Eckle v. Ryland, 256 Mo. 424, 165 S.W. 1035, 1041 (Mo.1914) (citations omitted);  accord Garrett v. Damron, 110 S.W.2d 1112, 1116 (Mo.1937) (noting it is presumed that “the term ‘heirs' is used as a word of limitation”).

 When the devise is to one individual “and his or her heirs,” the reference to “heirs” is clearly used as a word of limitation and the devise is to the named individual in fee simple.  Gregory, supra;  Roberts v. Crume, 173 Mo. 572, 73 S.W. 662 (Mo.1903);  see also Peters v. Briska, 191 S.W.2d 993, 997 (Mo.App.
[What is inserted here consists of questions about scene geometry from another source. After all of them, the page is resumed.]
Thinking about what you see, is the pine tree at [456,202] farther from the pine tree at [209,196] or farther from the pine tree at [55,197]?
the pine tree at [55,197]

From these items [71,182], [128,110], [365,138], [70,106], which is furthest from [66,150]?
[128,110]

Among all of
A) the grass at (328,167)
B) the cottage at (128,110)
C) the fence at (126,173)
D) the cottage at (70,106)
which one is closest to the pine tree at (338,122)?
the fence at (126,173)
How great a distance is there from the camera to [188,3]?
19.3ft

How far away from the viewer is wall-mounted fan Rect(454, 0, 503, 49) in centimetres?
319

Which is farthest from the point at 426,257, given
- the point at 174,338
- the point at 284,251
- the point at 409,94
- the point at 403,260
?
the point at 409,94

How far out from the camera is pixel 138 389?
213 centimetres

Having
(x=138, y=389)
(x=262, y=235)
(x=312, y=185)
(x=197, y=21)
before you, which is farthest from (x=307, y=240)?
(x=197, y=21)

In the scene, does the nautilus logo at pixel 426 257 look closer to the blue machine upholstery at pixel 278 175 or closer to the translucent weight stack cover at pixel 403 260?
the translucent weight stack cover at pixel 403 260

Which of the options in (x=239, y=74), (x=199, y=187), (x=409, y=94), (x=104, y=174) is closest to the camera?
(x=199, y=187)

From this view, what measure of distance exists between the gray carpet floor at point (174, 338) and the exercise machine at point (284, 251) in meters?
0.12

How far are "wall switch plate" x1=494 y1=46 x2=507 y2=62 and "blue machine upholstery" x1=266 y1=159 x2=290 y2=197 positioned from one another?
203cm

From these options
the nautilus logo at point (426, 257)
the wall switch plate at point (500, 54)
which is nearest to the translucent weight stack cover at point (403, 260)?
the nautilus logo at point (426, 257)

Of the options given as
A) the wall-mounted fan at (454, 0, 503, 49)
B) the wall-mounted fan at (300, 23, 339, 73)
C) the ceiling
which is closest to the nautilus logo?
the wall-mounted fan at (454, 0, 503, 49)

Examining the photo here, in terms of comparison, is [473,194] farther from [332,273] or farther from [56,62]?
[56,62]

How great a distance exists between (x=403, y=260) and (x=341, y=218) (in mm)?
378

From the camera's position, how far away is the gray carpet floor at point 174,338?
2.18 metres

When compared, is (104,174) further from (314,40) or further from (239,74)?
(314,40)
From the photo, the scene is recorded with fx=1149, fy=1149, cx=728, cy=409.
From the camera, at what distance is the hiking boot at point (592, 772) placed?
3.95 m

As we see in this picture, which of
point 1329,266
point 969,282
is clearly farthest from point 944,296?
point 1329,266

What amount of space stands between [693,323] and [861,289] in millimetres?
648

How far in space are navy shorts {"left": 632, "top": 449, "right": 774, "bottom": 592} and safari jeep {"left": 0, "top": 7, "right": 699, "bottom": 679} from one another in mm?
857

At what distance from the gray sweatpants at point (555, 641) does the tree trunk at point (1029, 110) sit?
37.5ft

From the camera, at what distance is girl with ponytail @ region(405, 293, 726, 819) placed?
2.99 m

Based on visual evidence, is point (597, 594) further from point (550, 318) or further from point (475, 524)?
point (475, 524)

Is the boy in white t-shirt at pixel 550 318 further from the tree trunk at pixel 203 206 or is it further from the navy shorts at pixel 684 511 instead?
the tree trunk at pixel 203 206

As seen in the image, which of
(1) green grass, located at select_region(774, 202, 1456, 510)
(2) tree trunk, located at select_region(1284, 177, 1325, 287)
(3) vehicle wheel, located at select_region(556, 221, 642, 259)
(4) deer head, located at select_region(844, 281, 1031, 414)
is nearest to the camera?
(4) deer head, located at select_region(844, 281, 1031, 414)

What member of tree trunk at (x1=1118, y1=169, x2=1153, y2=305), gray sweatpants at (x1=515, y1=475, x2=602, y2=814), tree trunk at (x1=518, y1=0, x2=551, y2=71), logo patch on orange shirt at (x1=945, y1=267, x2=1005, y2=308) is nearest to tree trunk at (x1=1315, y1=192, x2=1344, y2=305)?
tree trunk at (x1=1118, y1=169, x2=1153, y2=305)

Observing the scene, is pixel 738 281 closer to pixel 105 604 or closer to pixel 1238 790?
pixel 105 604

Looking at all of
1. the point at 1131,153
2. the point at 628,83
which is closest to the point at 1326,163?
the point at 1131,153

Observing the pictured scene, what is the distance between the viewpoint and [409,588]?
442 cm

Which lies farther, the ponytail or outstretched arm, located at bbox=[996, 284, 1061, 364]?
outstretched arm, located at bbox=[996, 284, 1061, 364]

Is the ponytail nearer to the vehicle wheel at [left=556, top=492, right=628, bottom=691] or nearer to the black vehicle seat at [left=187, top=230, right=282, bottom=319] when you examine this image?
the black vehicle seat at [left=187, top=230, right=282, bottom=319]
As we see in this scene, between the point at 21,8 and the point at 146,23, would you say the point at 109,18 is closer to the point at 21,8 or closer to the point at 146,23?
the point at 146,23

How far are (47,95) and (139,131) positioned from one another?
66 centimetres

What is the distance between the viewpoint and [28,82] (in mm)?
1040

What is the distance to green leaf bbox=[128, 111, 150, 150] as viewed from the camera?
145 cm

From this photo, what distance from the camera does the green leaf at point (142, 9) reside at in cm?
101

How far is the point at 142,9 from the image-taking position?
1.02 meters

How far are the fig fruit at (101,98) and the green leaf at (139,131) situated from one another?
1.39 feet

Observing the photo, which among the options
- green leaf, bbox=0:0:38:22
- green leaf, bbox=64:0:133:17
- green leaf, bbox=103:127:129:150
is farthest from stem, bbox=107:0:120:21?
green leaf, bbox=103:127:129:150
E.D.1946) (noting “it is true that a bequest to [testator's] wife by name and her heir or heirs standing alone would be an absolute bequest”).   In Roberts, the Missouri Supreme Court concluded a devise of real estate to testator's daughter “and to her heirs” gave the daughter “and her heirs all the real estate which the testator then owned, and vested the fee in her absolutely upon his death.”  Roberts, 73 S.W. at 662, 663.   In Gregory, the Missouri Supreme Court concluded that a provision in a will stating the residue of the estate shall go to testator's wife “to hold to her and her heirs forever” constituted “mere words of limitation, indicating the quality of the estate attempted to be devised and not the persons who are to take it.”  Gregory, 136 S.W.2d at 308.   The Court found the will not ambiguous and concluded the devise to the wife failed because she predeceased testator and left no lineal descendants.  Id. at 308, 309.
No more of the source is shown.